WHAT YOU WILL DO:
In the items below, locate every line that includes the word "display" and copy each of those lines in full.
+ + + + + + +
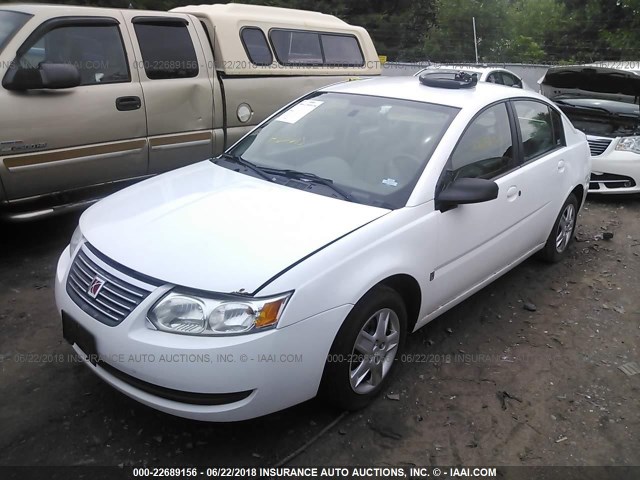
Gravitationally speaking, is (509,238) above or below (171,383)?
below

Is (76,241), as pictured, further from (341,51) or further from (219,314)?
(341,51)

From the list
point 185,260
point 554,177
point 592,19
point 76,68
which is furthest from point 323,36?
point 592,19

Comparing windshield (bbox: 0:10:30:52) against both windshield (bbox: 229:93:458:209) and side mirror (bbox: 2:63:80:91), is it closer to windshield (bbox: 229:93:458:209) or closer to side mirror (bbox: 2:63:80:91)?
side mirror (bbox: 2:63:80:91)

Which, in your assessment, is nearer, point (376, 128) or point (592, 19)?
point (376, 128)

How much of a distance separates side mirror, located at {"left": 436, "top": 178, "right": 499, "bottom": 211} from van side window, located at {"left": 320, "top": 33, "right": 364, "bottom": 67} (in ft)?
14.1

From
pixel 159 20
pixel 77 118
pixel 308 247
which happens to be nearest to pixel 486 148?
pixel 308 247

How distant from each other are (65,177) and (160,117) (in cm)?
104

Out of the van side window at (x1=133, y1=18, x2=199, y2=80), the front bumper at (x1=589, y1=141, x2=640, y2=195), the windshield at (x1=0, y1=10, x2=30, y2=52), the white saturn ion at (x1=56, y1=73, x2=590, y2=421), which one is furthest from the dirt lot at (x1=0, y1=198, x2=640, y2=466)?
the front bumper at (x1=589, y1=141, x2=640, y2=195)

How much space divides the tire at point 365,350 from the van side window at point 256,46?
393cm

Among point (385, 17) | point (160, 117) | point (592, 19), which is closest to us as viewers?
point (160, 117)

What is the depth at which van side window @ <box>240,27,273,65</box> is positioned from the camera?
588 cm

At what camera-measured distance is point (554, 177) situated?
169 inches

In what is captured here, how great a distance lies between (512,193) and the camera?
372 cm

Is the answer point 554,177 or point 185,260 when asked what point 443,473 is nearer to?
point 185,260
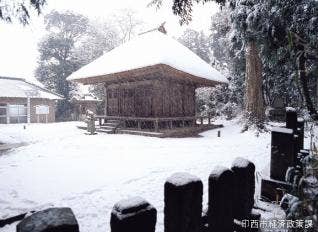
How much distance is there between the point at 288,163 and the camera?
282 cm

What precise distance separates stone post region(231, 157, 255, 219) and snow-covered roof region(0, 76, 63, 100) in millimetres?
29035

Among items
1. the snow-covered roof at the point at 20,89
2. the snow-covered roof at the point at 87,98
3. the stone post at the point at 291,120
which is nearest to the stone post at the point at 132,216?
the stone post at the point at 291,120

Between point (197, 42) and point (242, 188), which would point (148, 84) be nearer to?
point (242, 188)

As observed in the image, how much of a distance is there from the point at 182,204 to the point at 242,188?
2.31 ft

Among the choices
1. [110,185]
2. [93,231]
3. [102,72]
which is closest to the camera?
[93,231]

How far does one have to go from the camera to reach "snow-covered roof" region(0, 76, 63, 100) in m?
27.1

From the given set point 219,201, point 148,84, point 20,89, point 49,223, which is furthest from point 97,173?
point 20,89

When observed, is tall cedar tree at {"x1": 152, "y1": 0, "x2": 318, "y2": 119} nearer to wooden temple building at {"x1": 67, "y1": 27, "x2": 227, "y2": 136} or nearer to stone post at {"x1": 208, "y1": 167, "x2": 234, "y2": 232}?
stone post at {"x1": 208, "y1": 167, "x2": 234, "y2": 232}

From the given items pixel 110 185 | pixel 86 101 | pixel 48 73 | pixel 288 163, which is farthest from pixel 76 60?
pixel 288 163

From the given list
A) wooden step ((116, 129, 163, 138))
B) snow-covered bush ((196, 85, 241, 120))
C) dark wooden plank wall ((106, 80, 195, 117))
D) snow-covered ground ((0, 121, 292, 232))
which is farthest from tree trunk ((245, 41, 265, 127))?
snow-covered bush ((196, 85, 241, 120))

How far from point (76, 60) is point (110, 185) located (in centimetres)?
3411

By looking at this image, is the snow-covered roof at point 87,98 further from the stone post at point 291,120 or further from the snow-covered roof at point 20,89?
the stone post at point 291,120

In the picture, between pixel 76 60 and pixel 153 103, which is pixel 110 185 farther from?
pixel 76 60

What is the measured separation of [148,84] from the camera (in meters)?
14.6
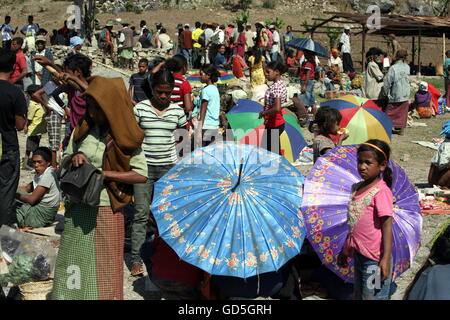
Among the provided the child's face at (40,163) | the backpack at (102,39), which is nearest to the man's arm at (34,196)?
the child's face at (40,163)

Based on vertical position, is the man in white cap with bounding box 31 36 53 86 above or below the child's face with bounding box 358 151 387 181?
below

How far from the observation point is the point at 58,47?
19234 millimetres

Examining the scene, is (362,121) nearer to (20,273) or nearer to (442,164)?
(442,164)

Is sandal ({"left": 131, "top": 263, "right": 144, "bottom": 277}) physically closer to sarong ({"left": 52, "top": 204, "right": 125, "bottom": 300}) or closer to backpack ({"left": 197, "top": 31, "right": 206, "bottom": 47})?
sarong ({"left": 52, "top": 204, "right": 125, "bottom": 300})

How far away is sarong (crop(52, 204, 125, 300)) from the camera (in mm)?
4258

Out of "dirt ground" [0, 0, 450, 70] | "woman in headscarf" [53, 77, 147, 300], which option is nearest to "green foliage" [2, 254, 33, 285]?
"woman in headscarf" [53, 77, 147, 300]

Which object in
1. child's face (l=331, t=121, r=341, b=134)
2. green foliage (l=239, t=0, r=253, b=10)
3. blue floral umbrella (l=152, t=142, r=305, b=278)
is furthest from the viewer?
green foliage (l=239, t=0, r=253, b=10)

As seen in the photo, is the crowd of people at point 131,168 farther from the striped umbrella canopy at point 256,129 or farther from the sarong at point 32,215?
the striped umbrella canopy at point 256,129

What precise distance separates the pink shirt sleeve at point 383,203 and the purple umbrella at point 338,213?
0.76 meters

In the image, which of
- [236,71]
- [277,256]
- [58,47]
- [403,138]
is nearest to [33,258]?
[277,256]

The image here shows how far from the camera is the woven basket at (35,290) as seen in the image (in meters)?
5.05

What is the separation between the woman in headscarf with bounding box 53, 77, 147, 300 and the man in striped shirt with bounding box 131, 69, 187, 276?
132cm

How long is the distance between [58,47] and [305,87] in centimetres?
832
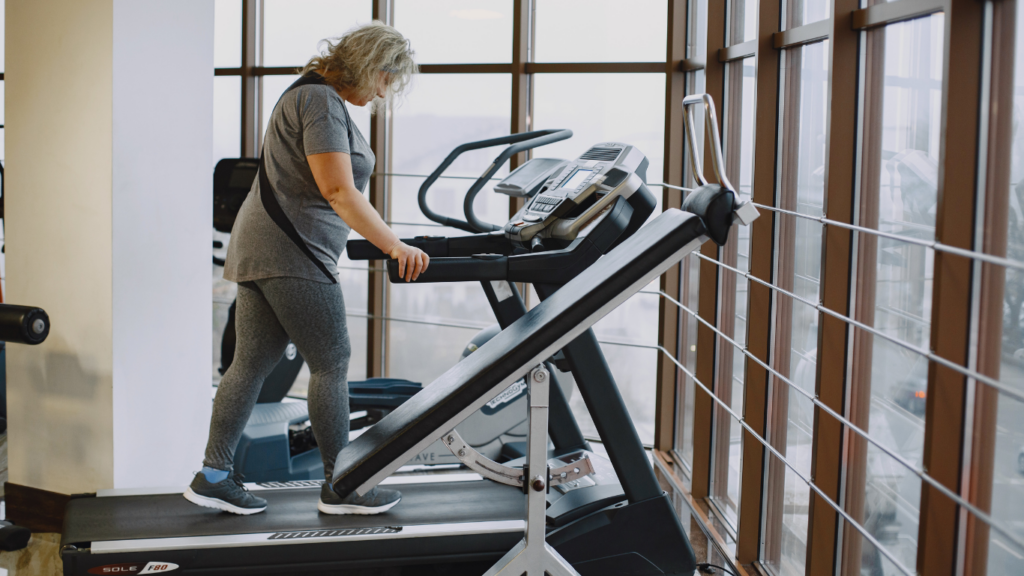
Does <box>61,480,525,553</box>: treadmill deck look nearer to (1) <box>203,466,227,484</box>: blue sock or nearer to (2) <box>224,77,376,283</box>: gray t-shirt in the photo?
(1) <box>203,466,227,484</box>: blue sock

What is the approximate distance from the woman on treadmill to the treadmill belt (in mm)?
50

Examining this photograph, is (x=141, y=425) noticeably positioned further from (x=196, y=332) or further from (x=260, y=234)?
(x=260, y=234)

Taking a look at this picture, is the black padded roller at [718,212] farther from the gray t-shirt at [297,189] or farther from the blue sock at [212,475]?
the blue sock at [212,475]

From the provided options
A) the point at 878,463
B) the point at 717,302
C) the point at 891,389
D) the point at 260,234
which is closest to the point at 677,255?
the point at 891,389

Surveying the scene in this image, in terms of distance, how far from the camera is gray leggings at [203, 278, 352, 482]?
219 cm

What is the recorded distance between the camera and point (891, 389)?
1840mm

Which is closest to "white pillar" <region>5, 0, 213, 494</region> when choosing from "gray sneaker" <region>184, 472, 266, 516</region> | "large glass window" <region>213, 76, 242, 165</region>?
"gray sneaker" <region>184, 472, 266, 516</region>

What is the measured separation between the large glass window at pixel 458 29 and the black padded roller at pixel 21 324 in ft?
8.28

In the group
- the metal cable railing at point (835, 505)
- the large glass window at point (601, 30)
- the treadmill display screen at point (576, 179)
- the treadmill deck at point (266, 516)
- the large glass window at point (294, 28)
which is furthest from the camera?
the large glass window at point (294, 28)

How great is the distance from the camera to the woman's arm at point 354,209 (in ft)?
6.76

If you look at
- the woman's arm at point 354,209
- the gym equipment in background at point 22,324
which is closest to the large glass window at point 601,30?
the woman's arm at point 354,209

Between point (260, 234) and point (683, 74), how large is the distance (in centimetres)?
198

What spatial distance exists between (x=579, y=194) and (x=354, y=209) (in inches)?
23.9

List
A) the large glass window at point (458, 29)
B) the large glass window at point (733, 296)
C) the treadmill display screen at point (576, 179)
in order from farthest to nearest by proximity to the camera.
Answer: the large glass window at point (458, 29) → the large glass window at point (733, 296) → the treadmill display screen at point (576, 179)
+ + + + + + +
OUTPUT:
- the treadmill display screen at point (576, 179)
C) the treadmill display screen at point (576, 179)
Answer: the large glass window at point (458, 29) → the large glass window at point (733, 296) → the treadmill display screen at point (576, 179)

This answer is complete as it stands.